■ **Source**
════

Category Archives: Writing Out Loud

Thoughts and opinions about everything else

Verizon Wireless & CPNI

I got en email from Verizon today, which I get about once a month saying our wireless bill is ready. Usually I just delete it, but out of chance I started reading into this one. I saw it was a privacy notice, which we receive from about every company we do business with, once a year. No big deal.

But for some reason, I kept reading…

Remember all the hoopla last year about everyone’s cell phone number becoming “fair game” for telemarketers, and the whole “Do Not Call” registry? At the time, Verizon said they would never release their customers’ phone numbers to telemarketers and all that. Good for them.

So after reading through the privacy agreement, I’ll agree they haven’t (technically) released our numbers, even though we started getting funny phone calls this past year or so. Here’s the catch…

Verizon collects CPNI, or Customer Proprietary Network Information. This means they collect information on us that is privileged to them because we use their product. I’m sure every company collects this stuff. In Verizon’s case, it probably means they collect things like who we call, times of day we call, and probably things attached to us financially (after all, you do give them the right to check your credit history when you first become a customer – I don’t suppose they ever give up that right?).

Their privacy statement says they collect this information, and share it with their partners and their subsidiaries and affiliates. Technically, that’s not “telemarketers” but just their business family. So it just struck me…

When I make calls to my credit card company, I start getting calls on my CELL PHONE from “Financial Card Services” telemarketers. When we took a loan out against my car, I started getting calls on my CELL PHONE from “National Auto Warranty” telemarketers. When I called Wellmark last year for health insurance, I started getting calls on my CELL PHONE from “Healthcare Insurers of America” telemarketers. I always did find it alarmingly coincidental that I was getting telemarketing calls regarding subjects that I were currently dealing with. I guess it wasn’t coincidence after all.

════

■ **Material**
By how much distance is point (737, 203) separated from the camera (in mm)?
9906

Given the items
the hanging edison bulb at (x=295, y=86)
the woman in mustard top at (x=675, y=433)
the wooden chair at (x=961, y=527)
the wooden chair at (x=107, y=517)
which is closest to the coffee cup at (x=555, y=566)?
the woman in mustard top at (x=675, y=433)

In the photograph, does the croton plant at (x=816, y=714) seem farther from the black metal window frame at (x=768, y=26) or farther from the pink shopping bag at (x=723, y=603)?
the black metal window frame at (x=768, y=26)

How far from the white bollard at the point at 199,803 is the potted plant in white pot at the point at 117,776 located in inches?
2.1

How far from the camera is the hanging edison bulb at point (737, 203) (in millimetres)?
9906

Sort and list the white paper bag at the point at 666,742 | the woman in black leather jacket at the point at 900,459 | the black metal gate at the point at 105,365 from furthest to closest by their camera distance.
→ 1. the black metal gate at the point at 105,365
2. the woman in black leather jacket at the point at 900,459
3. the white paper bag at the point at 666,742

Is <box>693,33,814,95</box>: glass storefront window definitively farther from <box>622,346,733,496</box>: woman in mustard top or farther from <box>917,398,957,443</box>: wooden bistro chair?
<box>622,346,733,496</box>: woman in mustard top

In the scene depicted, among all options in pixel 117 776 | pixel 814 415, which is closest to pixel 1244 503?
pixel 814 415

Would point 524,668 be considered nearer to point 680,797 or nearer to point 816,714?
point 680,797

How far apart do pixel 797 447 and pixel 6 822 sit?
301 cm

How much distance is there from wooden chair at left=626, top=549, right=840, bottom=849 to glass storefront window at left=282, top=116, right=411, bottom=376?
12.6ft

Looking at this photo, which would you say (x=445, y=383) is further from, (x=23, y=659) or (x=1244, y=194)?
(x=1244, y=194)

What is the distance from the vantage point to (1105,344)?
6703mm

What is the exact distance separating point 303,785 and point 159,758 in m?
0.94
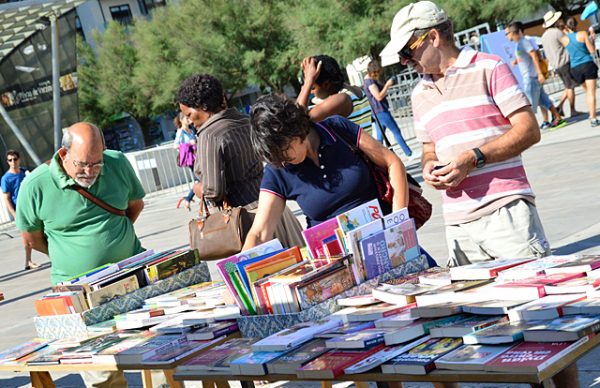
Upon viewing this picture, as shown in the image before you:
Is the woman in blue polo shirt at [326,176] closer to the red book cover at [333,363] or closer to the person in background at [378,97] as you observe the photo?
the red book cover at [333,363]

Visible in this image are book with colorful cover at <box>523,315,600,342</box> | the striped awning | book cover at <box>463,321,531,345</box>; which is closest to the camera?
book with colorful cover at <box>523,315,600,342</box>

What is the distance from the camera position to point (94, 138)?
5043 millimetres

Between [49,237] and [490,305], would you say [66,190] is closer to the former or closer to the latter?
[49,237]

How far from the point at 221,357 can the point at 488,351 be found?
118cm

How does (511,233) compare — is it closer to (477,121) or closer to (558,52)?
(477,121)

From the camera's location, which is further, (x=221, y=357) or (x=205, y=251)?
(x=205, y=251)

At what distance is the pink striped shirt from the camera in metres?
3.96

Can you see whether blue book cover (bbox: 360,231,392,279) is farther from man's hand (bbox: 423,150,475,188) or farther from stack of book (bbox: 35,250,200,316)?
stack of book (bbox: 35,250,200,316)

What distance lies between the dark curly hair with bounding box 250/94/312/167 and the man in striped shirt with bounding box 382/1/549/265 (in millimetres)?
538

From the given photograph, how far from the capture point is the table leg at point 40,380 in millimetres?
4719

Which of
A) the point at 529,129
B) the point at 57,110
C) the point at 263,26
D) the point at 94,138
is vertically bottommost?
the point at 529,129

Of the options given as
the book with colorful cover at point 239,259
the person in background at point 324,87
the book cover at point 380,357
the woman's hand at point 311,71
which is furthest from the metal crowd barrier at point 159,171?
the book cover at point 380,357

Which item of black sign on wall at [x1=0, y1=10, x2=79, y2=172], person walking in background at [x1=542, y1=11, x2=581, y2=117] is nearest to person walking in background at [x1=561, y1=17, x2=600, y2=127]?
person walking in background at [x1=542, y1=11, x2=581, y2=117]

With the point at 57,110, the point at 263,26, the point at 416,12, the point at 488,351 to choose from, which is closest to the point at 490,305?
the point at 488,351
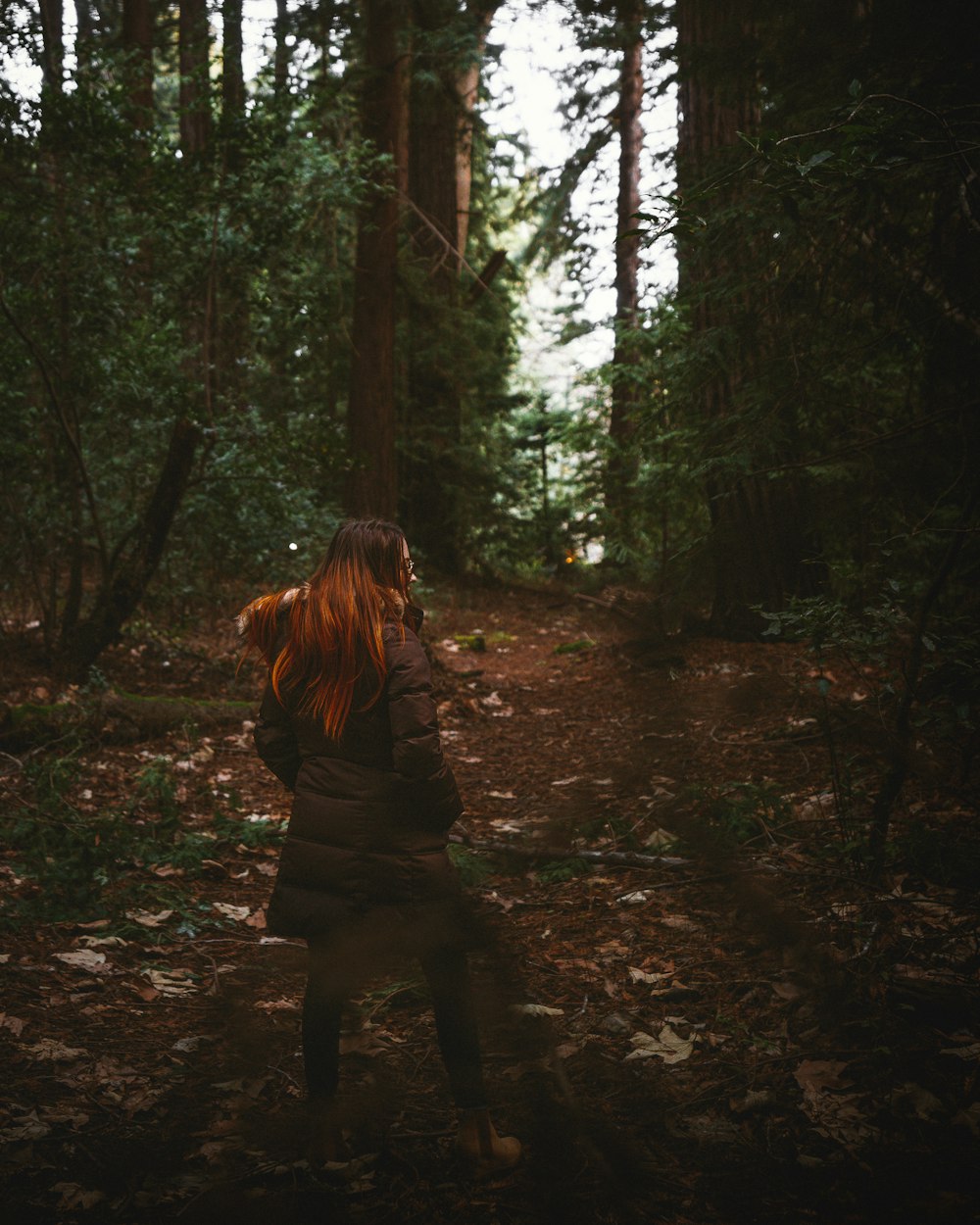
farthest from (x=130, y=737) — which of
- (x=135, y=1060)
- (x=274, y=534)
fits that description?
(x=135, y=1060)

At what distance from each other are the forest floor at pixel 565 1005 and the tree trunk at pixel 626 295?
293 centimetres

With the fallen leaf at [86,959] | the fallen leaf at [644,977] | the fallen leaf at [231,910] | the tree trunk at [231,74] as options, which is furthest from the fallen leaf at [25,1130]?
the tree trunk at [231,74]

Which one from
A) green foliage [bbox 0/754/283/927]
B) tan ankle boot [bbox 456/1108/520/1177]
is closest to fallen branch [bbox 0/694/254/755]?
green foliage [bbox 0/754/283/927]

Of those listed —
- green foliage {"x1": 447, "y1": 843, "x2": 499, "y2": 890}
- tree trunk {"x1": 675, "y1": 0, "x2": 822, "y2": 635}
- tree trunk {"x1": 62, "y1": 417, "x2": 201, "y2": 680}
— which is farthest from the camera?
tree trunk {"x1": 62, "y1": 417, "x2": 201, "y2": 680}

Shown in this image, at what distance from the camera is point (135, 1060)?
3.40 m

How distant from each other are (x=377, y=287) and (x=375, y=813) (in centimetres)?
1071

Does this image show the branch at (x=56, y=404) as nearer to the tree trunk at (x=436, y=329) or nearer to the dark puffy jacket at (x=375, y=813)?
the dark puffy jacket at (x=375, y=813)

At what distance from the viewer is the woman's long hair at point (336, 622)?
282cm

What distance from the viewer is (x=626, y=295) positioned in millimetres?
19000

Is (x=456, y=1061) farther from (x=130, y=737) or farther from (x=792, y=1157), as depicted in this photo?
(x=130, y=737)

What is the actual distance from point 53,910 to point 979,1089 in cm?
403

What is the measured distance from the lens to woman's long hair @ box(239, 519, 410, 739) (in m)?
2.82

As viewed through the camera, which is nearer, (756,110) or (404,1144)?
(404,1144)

════

■ **Instruction**
In the Verizon post, what does the abbreviation CPNI stand for? The material plays no part in what follows.

■ **Written solution**
Customer Proprietary Network Information.